## Begin EXTRACTED ENTRIES
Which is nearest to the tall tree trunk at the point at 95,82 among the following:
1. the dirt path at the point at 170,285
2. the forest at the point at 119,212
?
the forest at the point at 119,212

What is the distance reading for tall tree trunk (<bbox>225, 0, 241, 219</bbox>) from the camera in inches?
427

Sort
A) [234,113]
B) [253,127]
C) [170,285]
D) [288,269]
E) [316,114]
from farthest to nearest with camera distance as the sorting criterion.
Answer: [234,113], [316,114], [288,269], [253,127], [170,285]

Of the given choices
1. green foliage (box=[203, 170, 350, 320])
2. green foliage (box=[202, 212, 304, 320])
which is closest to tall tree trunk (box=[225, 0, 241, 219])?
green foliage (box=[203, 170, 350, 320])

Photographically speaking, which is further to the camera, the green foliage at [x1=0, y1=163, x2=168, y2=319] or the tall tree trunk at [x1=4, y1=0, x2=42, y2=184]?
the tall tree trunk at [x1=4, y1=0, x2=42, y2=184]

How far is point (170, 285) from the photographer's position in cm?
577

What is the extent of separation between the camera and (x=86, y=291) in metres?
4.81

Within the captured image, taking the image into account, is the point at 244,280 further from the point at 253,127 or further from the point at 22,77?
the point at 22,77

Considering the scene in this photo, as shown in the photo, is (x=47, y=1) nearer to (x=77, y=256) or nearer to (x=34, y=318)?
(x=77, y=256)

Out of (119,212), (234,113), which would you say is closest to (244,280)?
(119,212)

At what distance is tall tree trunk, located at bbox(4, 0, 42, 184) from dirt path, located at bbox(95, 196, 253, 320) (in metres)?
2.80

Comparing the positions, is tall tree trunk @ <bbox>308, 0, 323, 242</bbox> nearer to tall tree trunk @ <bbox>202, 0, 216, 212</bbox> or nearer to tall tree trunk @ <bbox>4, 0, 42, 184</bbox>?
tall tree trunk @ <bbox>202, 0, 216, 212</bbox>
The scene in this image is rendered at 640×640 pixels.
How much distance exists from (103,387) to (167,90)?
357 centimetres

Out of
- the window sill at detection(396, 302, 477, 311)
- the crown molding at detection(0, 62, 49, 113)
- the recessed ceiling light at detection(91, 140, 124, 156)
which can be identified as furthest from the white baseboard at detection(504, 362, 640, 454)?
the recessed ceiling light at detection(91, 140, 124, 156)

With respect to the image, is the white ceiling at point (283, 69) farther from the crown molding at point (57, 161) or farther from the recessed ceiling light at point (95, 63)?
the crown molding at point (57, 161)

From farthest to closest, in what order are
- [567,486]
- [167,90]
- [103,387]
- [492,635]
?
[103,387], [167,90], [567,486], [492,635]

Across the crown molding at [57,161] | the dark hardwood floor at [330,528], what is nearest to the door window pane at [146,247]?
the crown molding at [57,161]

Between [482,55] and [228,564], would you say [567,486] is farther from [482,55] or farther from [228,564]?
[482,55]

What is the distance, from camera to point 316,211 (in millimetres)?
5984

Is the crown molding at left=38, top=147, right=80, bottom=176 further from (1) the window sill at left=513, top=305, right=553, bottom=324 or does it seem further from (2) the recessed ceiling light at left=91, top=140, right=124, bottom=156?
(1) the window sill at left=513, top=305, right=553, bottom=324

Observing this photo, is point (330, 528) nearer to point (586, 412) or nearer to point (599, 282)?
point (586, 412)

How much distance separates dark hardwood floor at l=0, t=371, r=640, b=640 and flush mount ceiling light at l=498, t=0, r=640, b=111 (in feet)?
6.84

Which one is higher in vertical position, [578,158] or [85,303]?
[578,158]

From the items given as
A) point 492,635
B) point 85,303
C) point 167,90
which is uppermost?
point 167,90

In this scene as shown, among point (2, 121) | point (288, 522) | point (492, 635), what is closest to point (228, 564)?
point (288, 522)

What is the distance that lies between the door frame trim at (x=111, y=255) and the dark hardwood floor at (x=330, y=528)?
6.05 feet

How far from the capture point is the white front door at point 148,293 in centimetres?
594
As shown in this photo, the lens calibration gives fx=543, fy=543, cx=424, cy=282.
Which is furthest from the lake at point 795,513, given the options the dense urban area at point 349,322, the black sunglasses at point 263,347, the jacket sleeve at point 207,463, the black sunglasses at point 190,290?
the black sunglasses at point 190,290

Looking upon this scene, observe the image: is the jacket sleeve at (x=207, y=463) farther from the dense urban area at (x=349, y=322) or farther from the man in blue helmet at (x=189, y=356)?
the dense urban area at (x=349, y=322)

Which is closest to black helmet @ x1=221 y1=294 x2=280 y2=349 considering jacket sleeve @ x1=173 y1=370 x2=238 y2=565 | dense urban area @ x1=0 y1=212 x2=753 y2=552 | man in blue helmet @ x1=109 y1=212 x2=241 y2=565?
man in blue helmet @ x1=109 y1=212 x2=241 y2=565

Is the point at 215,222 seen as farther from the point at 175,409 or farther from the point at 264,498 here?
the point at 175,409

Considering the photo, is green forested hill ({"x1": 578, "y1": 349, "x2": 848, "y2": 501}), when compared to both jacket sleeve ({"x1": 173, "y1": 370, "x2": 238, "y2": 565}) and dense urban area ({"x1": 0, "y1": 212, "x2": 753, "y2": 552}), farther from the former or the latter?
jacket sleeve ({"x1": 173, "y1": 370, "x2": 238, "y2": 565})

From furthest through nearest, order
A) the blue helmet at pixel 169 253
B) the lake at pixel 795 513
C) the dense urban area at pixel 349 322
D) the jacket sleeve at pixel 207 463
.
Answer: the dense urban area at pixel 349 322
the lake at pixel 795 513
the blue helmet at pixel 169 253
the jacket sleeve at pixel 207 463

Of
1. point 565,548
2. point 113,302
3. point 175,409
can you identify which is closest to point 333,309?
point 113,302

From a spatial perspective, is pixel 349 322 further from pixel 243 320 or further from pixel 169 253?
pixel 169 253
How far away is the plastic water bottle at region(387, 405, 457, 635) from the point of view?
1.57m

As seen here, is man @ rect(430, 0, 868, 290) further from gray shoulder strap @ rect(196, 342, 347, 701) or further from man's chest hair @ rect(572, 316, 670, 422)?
## End EXTRACTED ENTRIES
[THE TASK]:
Turn the listing, starting at the line that contains "How far away" and ending with the last line of the listing, into a Markdown table with the columns "Row" and "Line". Leave out blank lines.

[COMPLETE ANSWER]:
| Row | Line |
|---|---|
| 1 | How far away is the plastic water bottle at region(387, 405, 457, 635) from the point of view? |
| 2 | 1.57m |
| 3 | As seen here, is man @ rect(430, 0, 868, 290) further from gray shoulder strap @ rect(196, 342, 347, 701) or further from man's chest hair @ rect(572, 316, 670, 422)? |